Del tutto diverso è lo scenario se il Partito democratico prendesse con nettezza le distanze dall’antiberlusconismo estremo, perdendo probabilmente le proprie frange più radicali, ma entrando nell’orbita di un possibile progetto diverso, ovvero di un ‘patto costituente’, tra forze di ispirazione differente, che miri non al ribaltone, ma ad un’alleanza in grado di battere Berlusconi nelle urne, cioè nell’unico modo per voltare veramente pagina nella politica italiana. Sarebbe allora possibile varare un governo nuovo, con afflato ‘costituente’, che ci conducesse finalmente, attraverso le necessarie riforme istituzionali, verso la Seconda Repubblica – la promessa non mantenuta del berlusconismo – offrendo al tempo stesso la credibilità politica per varare un piano di rilancio economico e sociale e definire il terreno di una nuova coesione nazionale, pur nel quadro federale. Al termine di questo percorso, che certo impegnerebbe almeno un’intera legislatura, si creerebbero le condizioni per la ridefinizione di un nuovo bipolarismo, post-berlusconiano, nel quale naturalmente “Futuro e libertà” andrebbe ad occupare la posizione che le compete in modo naturale nel panorama politico, cioè l’area del centro-destra.

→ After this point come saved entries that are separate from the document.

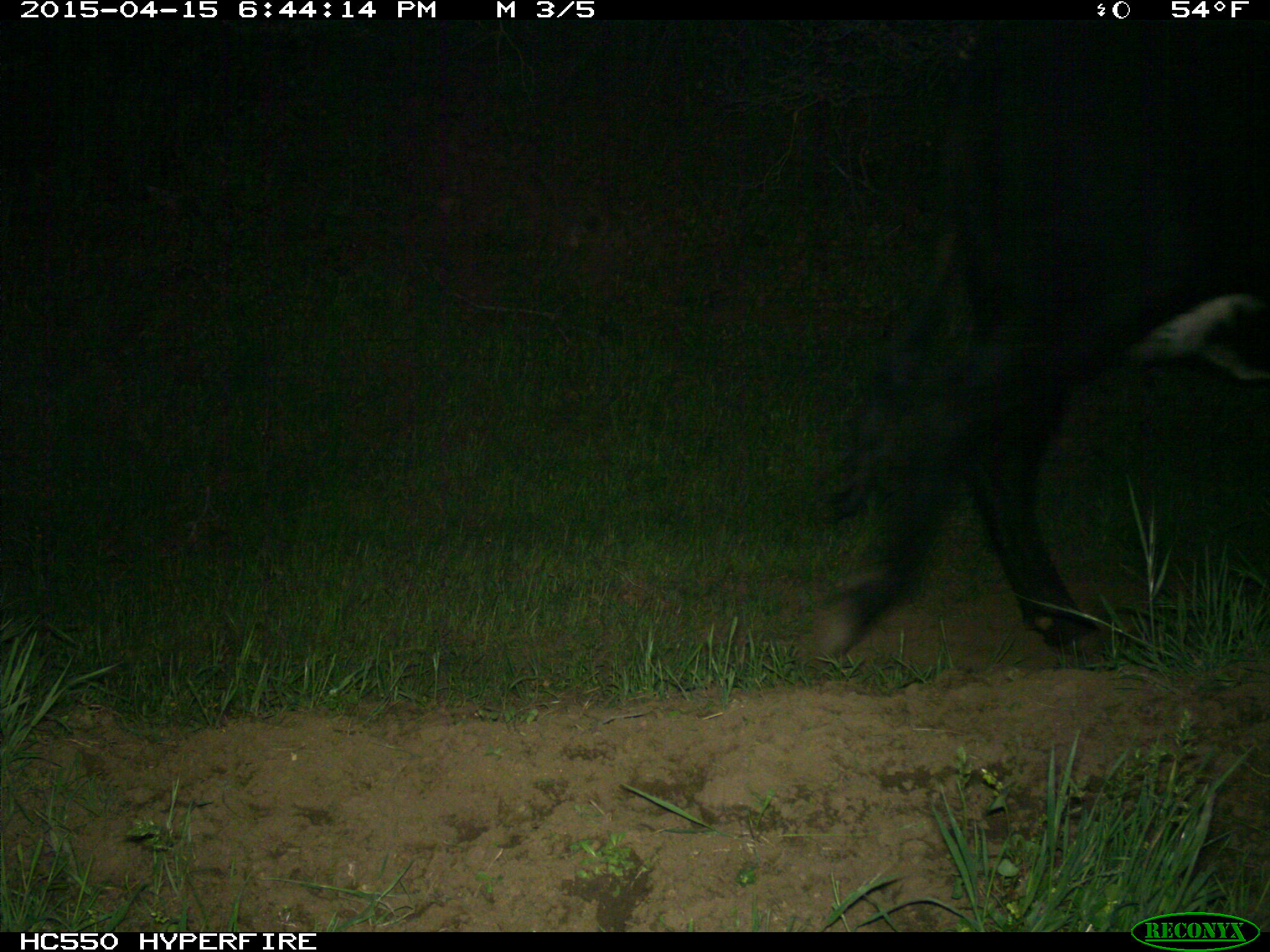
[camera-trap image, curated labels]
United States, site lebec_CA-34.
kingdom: Animalia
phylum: Chordata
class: Mammalia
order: Artiodactyla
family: Bovidae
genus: Bos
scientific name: Bos taurus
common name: domestic cow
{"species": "Bos taurus (domestic cow)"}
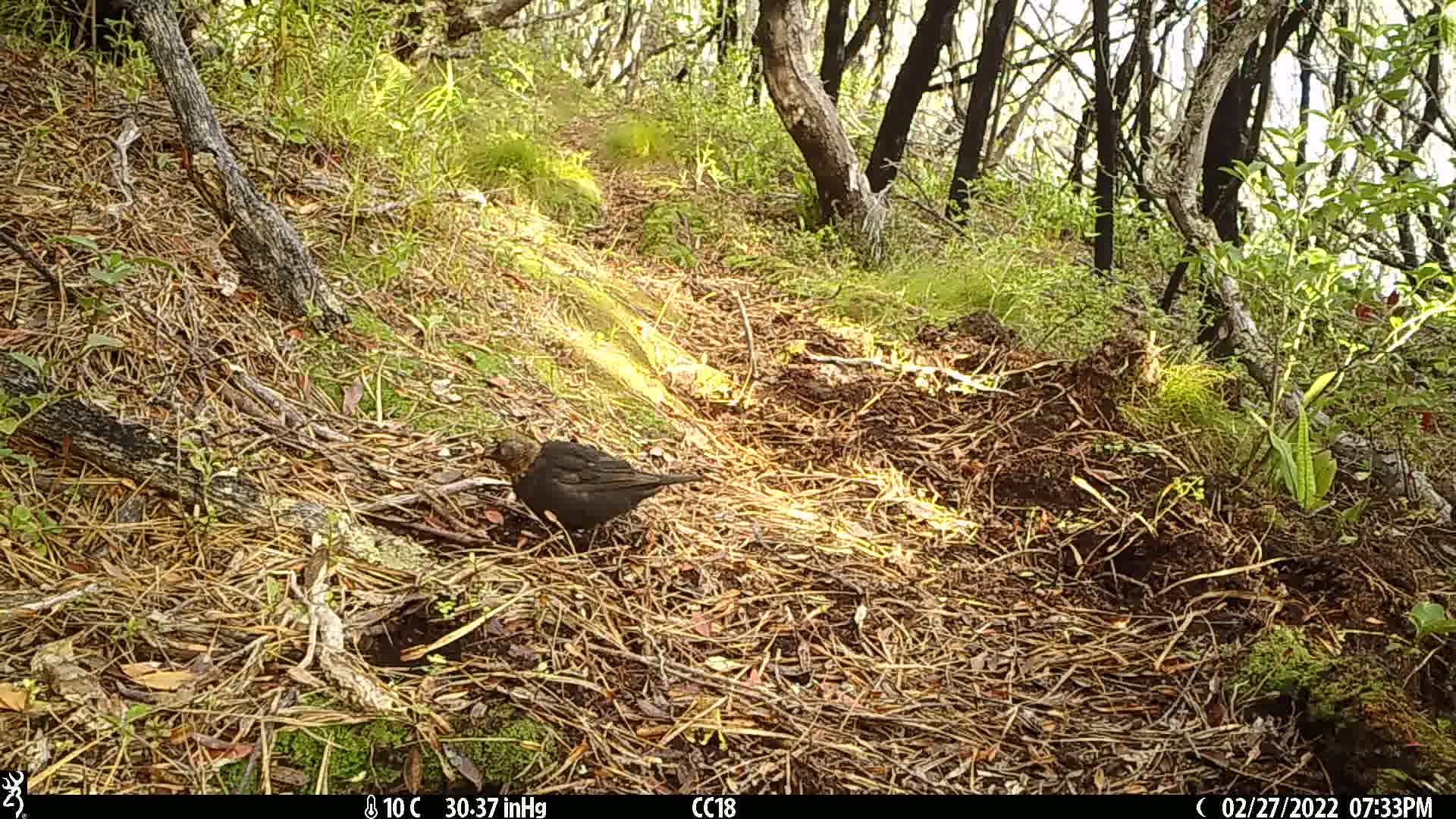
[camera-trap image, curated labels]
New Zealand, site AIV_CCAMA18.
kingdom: Animalia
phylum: Chordata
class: Aves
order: Passeriformes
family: Turdidae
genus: Turdus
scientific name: Turdus merula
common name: eurasian blackbird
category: blackbird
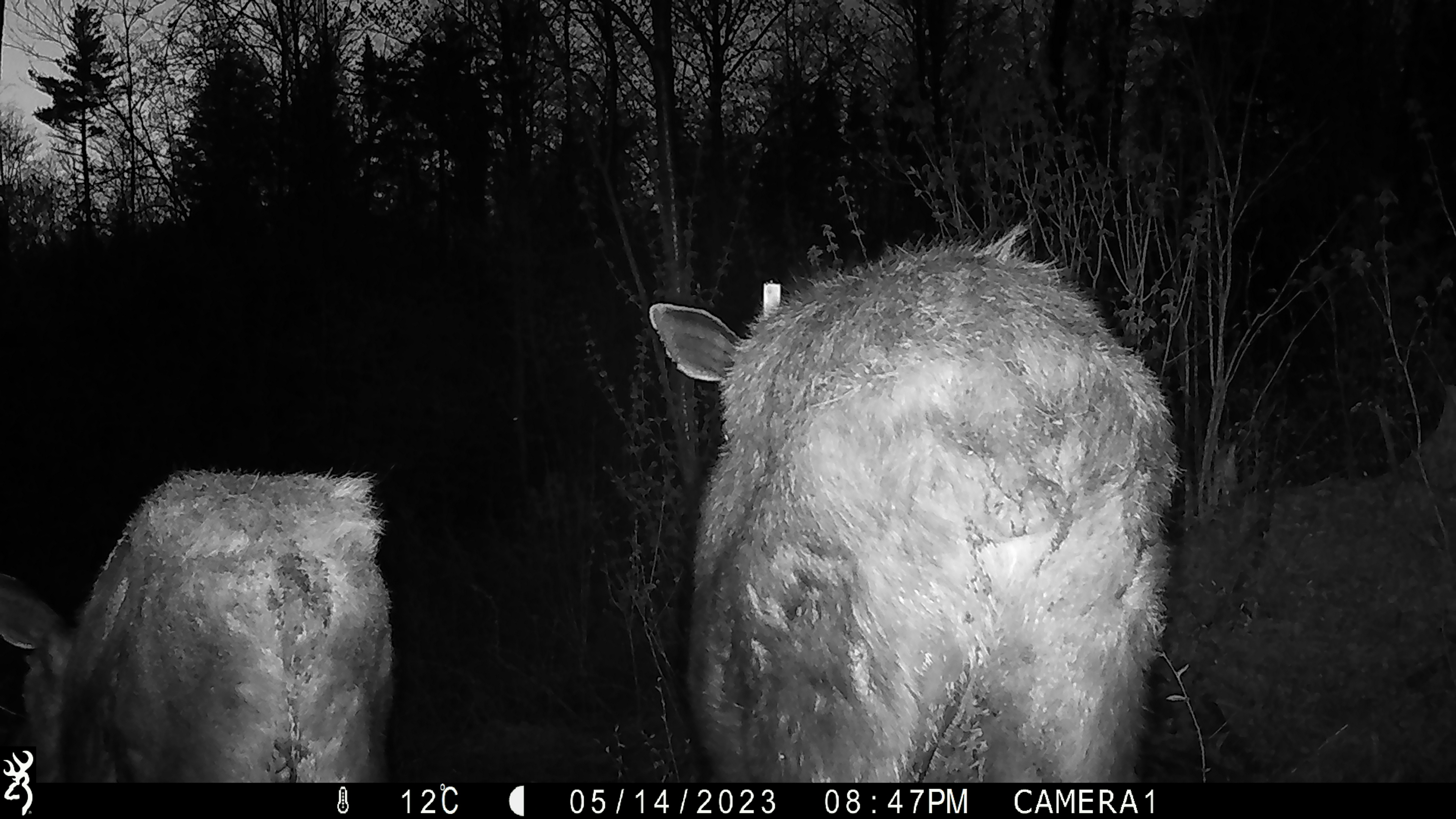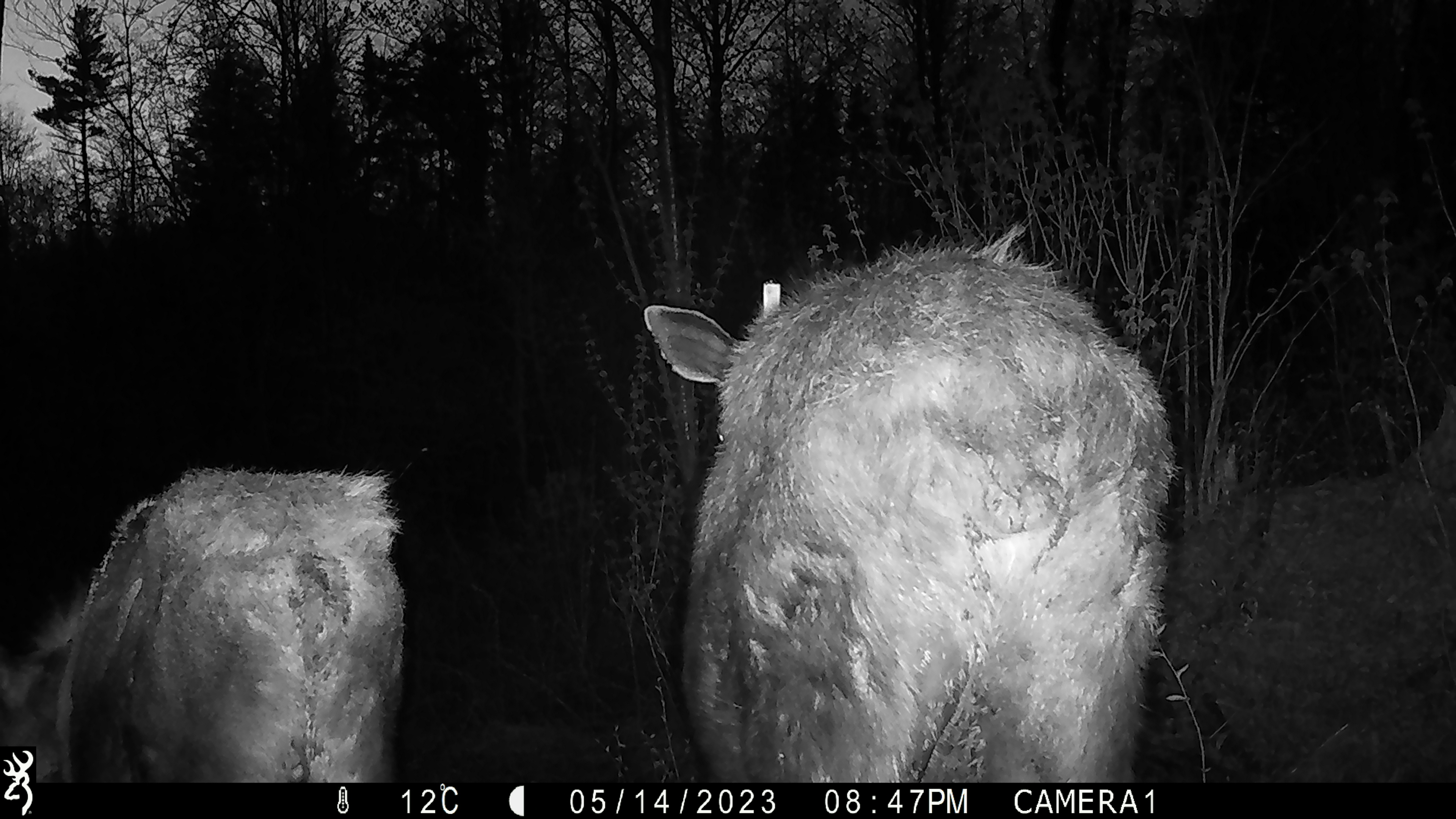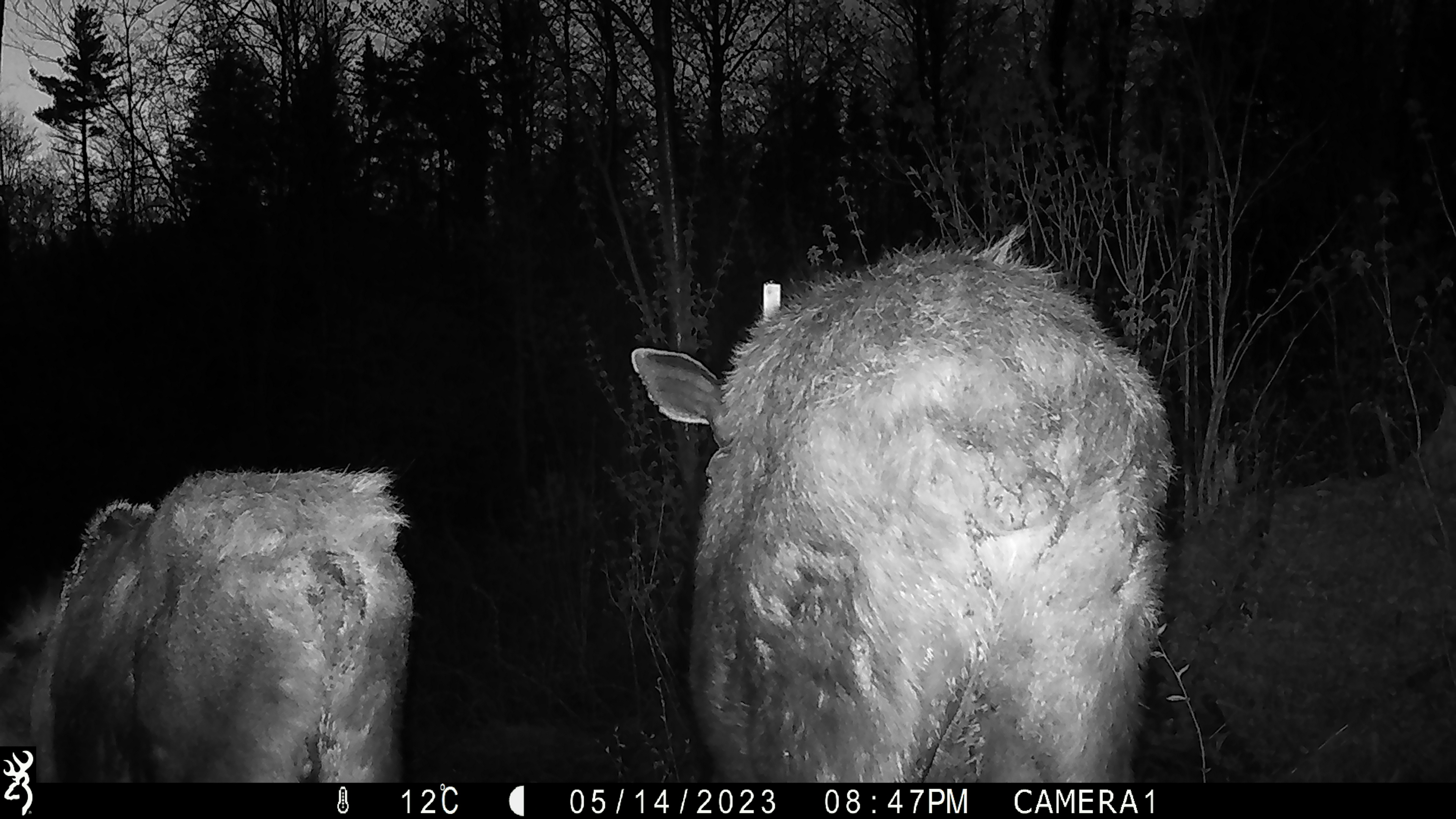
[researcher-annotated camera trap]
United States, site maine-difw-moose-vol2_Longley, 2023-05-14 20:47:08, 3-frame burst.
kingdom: Animalia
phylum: Chordata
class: Mammalia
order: Artiodactyla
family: Cervidae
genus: Alces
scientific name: Alces alces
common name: moose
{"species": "moose (Alces alces)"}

Per comprendere se un tal scenario è realistico, occorrerà attendere dunque le mosse del Pd, per vedere se esso saprà assimilare la lezione che emerge prepotente in tutta Europa, con il crollo della socialdemocrazia storica (Germania e Svezia), del New Labour, dello zapaterismo, oppure se cadrà ancora vittima del ‘richiamo della foresta’, e della sua archetipica parola d’ordine, quella che prescrive di non avere mai ‘nemici a sinistra’.